VSCode N-Gram Code Suggester
⚠️ Experimental Project – Not for Production Use
This repository demonstrates a research prototype that implements a simple n‑gram language model for code completion in VS Code. It is not guaranteed to be stable, fast, or secure enough for production workloads. Use at your own risk.
Overview
VSCode N‑Gram Code Suggester is a proof‑of‑concept that combines:
| Component |
Description |
| VS Code extension |
Hooks into the editor’s Inline Suggest API and uses the trained n‑gram model to surface context‑aware completions. |
| Model file |
A lightweight model that stores trigram/tag frequencies. |
The idea is to show that even a single‑sentence context can yield useful suggestions, without the heavy machinery of large neural models.
Current functional
- Autocompletion generation based on a pre-trained model
- Project context awareness (open documents are indexed and included in autocompletion generation)
- Support for model training and autocompletion generation for: C#, JavaScript, TypeScript, Python
⚠️ Important about configuration
If you use a large model (more than 2 million patterns), you may need to disable "Fuzzy search" and "Use Smoothing" for better performance. If suggestions are still slow, enable "Use Trigger Characters" option. Pre-trained model in builded extension is so large.
For own smaller models, keep these settings enabled for better suggestion quality.
Extension Settings
Below is a quick reference to all user‑configurable options for the extension.
Add any of these to your workspace or user settings.json to tweak the behaviour.
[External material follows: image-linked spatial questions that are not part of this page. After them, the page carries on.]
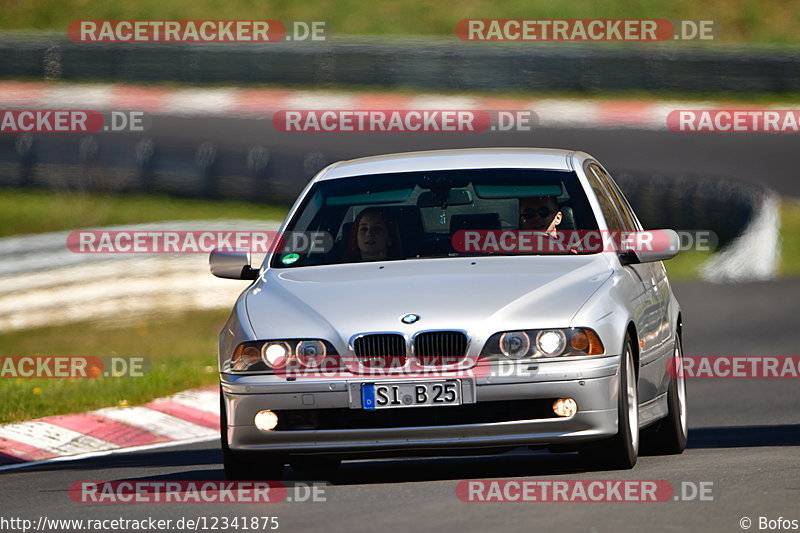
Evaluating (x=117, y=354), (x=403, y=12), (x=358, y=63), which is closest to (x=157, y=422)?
(x=117, y=354)

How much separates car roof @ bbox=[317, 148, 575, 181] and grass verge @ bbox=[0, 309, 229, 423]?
11.3ft

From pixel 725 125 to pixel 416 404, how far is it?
73.5 ft

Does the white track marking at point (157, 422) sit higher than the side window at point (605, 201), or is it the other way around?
the side window at point (605, 201)

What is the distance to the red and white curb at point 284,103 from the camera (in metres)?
29.6

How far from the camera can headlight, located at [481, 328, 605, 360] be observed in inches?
295

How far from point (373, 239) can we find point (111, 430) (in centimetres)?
336

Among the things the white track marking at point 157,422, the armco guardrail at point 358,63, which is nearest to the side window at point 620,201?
the white track marking at point 157,422

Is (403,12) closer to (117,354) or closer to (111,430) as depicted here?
(117,354)

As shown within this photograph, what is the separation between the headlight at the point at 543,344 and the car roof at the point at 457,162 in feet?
5.15

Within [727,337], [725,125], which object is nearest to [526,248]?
[727,337]

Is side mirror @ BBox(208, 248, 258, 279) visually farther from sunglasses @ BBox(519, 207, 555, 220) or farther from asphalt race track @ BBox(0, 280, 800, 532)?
sunglasses @ BBox(519, 207, 555, 220)

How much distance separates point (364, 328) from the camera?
24.8 feet

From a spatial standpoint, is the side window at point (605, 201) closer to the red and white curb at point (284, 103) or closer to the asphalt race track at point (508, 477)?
the asphalt race track at point (508, 477)

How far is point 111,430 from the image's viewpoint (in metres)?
11.3
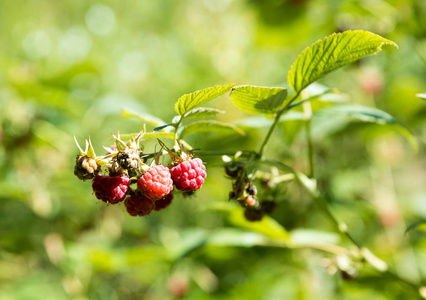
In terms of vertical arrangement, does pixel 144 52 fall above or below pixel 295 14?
below

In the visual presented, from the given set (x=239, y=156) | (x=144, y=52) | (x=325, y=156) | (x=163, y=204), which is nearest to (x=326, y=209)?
(x=239, y=156)

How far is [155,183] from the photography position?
836 millimetres

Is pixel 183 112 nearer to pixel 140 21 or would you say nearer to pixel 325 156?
pixel 325 156

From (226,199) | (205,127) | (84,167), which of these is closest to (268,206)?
(205,127)

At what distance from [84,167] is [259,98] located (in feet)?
1.28

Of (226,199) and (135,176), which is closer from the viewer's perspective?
(135,176)

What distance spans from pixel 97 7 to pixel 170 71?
343cm

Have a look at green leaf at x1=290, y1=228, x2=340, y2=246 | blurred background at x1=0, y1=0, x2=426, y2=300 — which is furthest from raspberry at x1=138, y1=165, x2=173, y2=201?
green leaf at x1=290, y1=228, x2=340, y2=246

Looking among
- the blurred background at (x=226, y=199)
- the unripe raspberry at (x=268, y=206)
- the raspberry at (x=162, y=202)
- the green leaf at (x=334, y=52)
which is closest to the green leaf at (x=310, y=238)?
the blurred background at (x=226, y=199)

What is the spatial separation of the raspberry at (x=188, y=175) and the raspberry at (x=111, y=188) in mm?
104

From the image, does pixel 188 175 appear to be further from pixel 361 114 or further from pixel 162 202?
pixel 361 114

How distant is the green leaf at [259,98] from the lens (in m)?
0.89

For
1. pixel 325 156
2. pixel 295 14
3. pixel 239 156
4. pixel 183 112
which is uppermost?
pixel 183 112

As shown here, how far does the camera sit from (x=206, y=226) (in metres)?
3.13
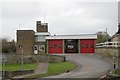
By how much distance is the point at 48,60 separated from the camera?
41875 millimetres

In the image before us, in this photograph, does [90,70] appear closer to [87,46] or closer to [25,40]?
[87,46]

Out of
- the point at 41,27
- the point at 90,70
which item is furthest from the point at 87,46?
the point at 90,70

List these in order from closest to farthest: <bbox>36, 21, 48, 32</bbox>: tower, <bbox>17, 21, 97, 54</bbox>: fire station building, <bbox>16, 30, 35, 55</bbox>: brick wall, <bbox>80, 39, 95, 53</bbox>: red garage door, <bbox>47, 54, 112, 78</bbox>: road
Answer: <bbox>47, 54, 112, 78</bbox>: road, <bbox>80, 39, 95, 53</bbox>: red garage door, <bbox>17, 21, 97, 54</bbox>: fire station building, <bbox>16, 30, 35, 55</bbox>: brick wall, <bbox>36, 21, 48, 32</bbox>: tower

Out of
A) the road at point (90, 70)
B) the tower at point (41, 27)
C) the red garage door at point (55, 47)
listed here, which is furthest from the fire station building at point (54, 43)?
A: the road at point (90, 70)

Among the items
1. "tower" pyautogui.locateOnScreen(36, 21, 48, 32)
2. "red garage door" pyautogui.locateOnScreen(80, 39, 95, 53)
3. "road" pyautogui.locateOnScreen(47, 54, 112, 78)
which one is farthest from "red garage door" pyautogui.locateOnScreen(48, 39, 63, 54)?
"road" pyautogui.locateOnScreen(47, 54, 112, 78)

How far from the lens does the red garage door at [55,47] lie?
56.0 m

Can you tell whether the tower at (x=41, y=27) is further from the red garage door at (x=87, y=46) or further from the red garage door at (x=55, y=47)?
the red garage door at (x=87, y=46)

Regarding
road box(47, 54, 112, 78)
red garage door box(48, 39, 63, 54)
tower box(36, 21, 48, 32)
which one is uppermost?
tower box(36, 21, 48, 32)

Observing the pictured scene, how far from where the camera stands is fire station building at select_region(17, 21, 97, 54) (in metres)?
54.8

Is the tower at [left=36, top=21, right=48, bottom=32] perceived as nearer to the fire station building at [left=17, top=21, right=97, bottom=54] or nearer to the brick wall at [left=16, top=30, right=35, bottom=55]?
the fire station building at [left=17, top=21, right=97, bottom=54]

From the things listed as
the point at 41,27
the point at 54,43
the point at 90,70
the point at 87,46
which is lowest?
the point at 90,70

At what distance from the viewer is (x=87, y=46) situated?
179 ft

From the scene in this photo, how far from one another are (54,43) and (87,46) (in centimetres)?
676

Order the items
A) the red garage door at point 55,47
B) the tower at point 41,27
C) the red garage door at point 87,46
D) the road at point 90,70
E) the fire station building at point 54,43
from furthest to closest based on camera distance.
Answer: the tower at point 41,27 → the red garage door at point 55,47 → the fire station building at point 54,43 → the red garage door at point 87,46 → the road at point 90,70
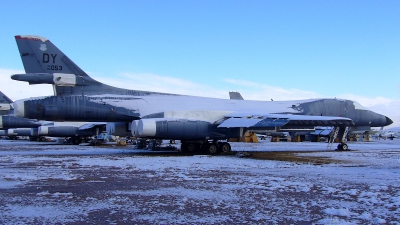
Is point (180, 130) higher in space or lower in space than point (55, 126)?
lower

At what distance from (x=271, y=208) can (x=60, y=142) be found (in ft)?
114

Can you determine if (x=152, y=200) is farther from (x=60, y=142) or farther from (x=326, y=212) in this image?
(x=60, y=142)

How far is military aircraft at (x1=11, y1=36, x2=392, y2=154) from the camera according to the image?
1683cm

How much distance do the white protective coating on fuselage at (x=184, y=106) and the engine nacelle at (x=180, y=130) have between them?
0.59 m

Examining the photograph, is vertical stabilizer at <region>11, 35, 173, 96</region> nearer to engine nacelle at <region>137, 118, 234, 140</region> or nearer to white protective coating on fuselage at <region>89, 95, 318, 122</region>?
white protective coating on fuselage at <region>89, 95, 318, 122</region>

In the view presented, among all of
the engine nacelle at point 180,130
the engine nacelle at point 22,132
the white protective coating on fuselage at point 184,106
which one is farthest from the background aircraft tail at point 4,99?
the engine nacelle at point 180,130

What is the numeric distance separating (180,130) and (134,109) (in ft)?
8.18

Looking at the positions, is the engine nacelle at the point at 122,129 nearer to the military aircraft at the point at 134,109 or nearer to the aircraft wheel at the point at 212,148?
the military aircraft at the point at 134,109

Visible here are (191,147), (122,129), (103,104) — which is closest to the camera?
(103,104)

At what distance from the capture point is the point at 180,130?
57.1 feet

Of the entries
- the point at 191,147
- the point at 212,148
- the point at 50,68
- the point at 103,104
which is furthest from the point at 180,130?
the point at 50,68

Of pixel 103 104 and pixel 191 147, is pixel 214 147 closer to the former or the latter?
pixel 191 147

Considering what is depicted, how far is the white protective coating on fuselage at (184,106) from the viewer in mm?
18234

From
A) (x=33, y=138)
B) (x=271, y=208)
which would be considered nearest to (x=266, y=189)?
(x=271, y=208)
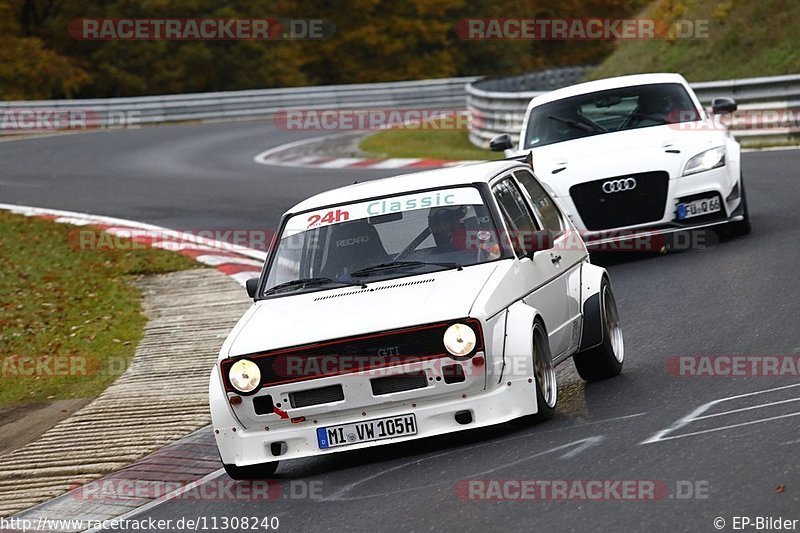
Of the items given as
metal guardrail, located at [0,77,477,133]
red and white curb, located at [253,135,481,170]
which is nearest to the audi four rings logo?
red and white curb, located at [253,135,481,170]

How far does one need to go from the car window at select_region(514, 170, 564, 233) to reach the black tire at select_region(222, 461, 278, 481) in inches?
98.9

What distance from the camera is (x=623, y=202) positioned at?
1316 centimetres

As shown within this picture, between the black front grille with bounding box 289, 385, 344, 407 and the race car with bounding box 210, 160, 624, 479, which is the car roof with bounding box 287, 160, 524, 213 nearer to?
the race car with bounding box 210, 160, 624, 479

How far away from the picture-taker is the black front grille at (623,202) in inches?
517

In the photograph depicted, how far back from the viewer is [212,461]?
842cm

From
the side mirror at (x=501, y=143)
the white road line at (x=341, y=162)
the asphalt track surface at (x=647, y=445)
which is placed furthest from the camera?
the white road line at (x=341, y=162)

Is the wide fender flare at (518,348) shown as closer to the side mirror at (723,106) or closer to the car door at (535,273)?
the car door at (535,273)

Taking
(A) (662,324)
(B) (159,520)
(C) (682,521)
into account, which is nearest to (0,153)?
(A) (662,324)

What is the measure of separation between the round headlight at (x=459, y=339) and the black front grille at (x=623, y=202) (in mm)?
6068

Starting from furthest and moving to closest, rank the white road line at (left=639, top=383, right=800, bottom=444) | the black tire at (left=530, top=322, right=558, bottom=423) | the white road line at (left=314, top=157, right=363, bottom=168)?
the white road line at (left=314, top=157, right=363, bottom=168) < the black tire at (left=530, top=322, right=558, bottom=423) < the white road line at (left=639, top=383, right=800, bottom=444)

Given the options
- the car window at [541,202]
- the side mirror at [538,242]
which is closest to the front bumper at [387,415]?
the side mirror at [538,242]

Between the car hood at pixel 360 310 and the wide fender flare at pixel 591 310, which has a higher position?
the car hood at pixel 360 310

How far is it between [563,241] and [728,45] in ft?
72.8

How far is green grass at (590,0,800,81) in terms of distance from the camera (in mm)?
28344
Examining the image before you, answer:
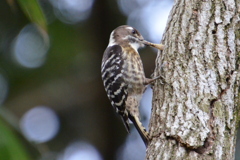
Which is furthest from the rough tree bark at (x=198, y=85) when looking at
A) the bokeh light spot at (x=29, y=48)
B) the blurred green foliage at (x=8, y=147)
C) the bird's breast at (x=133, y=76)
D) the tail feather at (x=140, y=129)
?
the bokeh light spot at (x=29, y=48)

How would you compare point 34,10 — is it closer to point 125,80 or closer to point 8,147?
point 8,147

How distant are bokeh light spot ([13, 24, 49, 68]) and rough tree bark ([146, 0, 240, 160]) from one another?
12.0 ft

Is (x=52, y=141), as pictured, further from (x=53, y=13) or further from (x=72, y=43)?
(x=53, y=13)

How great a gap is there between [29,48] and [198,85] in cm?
452

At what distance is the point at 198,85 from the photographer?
3.66 m

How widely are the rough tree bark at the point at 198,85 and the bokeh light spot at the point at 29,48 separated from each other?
144 inches

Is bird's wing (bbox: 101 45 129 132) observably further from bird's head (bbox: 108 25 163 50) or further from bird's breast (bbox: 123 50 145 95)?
bird's head (bbox: 108 25 163 50)

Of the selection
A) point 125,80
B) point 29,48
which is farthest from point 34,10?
point 29,48

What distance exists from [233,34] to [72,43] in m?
4.01

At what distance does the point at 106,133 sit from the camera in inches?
271

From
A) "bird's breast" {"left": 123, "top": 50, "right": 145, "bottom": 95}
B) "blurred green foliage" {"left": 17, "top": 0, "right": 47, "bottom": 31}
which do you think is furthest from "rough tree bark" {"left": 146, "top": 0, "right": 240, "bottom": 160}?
"blurred green foliage" {"left": 17, "top": 0, "right": 47, "bottom": 31}

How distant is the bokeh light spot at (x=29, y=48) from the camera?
7371 millimetres

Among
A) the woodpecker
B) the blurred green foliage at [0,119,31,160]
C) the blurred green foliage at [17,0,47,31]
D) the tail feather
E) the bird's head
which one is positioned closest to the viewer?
the blurred green foliage at [0,119,31,160]

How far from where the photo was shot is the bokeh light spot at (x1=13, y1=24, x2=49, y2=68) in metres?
7.37
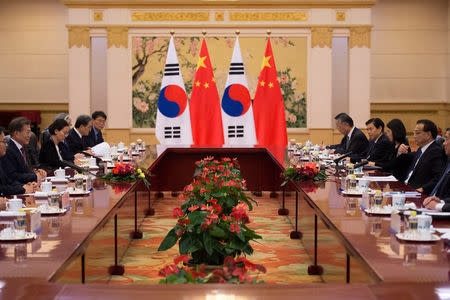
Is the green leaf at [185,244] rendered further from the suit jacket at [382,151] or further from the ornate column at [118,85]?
the ornate column at [118,85]

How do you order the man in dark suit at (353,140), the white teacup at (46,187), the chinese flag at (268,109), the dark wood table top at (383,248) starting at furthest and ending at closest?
the chinese flag at (268,109), the man in dark suit at (353,140), the white teacup at (46,187), the dark wood table top at (383,248)

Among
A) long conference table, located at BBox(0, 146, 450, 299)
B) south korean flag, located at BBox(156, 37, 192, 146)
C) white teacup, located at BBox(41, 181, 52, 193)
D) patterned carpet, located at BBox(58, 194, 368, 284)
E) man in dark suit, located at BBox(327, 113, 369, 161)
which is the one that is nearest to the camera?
long conference table, located at BBox(0, 146, 450, 299)

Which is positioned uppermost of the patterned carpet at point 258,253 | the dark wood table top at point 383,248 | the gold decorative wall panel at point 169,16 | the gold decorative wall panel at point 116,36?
the gold decorative wall panel at point 169,16

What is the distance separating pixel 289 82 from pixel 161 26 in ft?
8.84

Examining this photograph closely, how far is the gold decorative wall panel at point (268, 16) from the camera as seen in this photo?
1216 centimetres

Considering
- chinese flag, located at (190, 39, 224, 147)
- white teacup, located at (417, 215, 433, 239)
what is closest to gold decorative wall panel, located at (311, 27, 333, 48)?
chinese flag, located at (190, 39, 224, 147)

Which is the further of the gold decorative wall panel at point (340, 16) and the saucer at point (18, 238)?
the gold decorative wall panel at point (340, 16)

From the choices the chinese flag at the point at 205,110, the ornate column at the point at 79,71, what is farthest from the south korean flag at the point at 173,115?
the ornate column at the point at 79,71

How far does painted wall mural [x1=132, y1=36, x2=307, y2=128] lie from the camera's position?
40.1 feet

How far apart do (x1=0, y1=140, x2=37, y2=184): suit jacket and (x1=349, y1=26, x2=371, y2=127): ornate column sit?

| Setting | Type | Default | Constraints | Description |
| -------------------------------------- | ------- | ------------------------ | ----------- | -------------------------------------------------------------------------------------------------------------------------------------------------------------- |
| codeSuggester.modelPath | string | ./models/model.json.gz | – | Path to the trained model file. Supports plain .json or gzipped .json.gz. |
| codeSuggester.maxSuggestions | number | 5 | 1 – 10 | Maximum number of suggestions displayed in the IntelliSense list. |
| codeSuggester.maxFuzzyChecks | number | 2000 | ≥ 1000 | Maximum number of fuzzy‑search checks performed. Higher values give better matches but can be slow on large models. |
| codeSuggester.minConfidence | number | 0.2 | 0.0 – 1.0 | Minimum confidence threshold for a suggestion to be shown. |
| codeSuggester.enableFuzzyMatching | boolean | false | – | Turns on fuzzy matching for similar code patterns. ⚠️Use only on small models⚠️ |
| codeSuggester.useSmoothing | boolean | false | – | Enables smoothing algorithms to better handle rare n‑grams. ⚠️Use only on small models⚠️ |
| codeSuggester.useTriggerCharacters | boolean | false | – | When enabled, suggestions are only triggered when the cursor is placed on a trigger character (. , ( ) [ { : ; =). Useful if auto‑suggestions feel sluggish. |
| codeSuggester.useProjectContext | boolean | true | - | Use project context from open files for suggestions |
| codeSuggester.updateOnFileChange | boolean | false | - | Update project model when files are modified (may impact performance) |
Model Training
For information on training your own models, please refer to the full documentation on GitHub.
Build Extension from sources
For information how to build extension from sources, please refer to the full documentation on GitHub.
License
Distributed under the MIT License. See the LICENSE file for details.